* Start Materials provided *

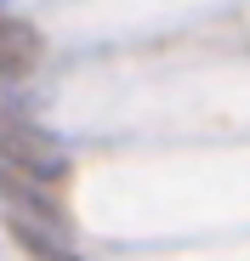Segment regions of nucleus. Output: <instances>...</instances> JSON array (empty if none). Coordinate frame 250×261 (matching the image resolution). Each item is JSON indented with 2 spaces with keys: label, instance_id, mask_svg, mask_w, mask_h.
<instances>
[{
  "label": "nucleus",
  "instance_id": "nucleus-1",
  "mask_svg": "<svg viewBox=\"0 0 250 261\" xmlns=\"http://www.w3.org/2000/svg\"><path fill=\"white\" fill-rule=\"evenodd\" d=\"M0 165L40 188H57L68 176V142H57L34 119H0Z\"/></svg>",
  "mask_w": 250,
  "mask_h": 261
},
{
  "label": "nucleus",
  "instance_id": "nucleus-2",
  "mask_svg": "<svg viewBox=\"0 0 250 261\" xmlns=\"http://www.w3.org/2000/svg\"><path fill=\"white\" fill-rule=\"evenodd\" d=\"M34 57H40V34L0 12V80H23L34 68Z\"/></svg>",
  "mask_w": 250,
  "mask_h": 261
}]
</instances>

* End Materials provided *

Rewrite the rows above, replacing "Coordinate frame" with "Coordinate grid" and keeping everything else the same. Omit the pictures.

Segment regions of nucleus. Output: <instances>...</instances> JSON array (empty if none). Coordinate grid 250×261 (matching the image resolution). Each item is JSON indented with 2 spaces with keys: label, instance_id, mask_svg, mask_w, mask_h.
<instances>
[{
  "label": "nucleus",
  "instance_id": "nucleus-1",
  "mask_svg": "<svg viewBox=\"0 0 250 261\" xmlns=\"http://www.w3.org/2000/svg\"><path fill=\"white\" fill-rule=\"evenodd\" d=\"M0 165L40 188H57L68 176V142H57L34 119H0Z\"/></svg>",
  "mask_w": 250,
  "mask_h": 261
},
{
  "label": "nucleus",
  "instance_id": "nucleus-2",
  "mask_svg": "<svg viewBox=\"0 0 250 261\" xmlns=\"http://www.w3.org/2000/svg\"><path fill=\"white\" fill-rule=\"evenodd\" d=\"M34 57H40V34L0 12V80H23L34 68Z\"/></svg>",
  "mask_w": 250,
  "mask_h": 261
}]
</instances>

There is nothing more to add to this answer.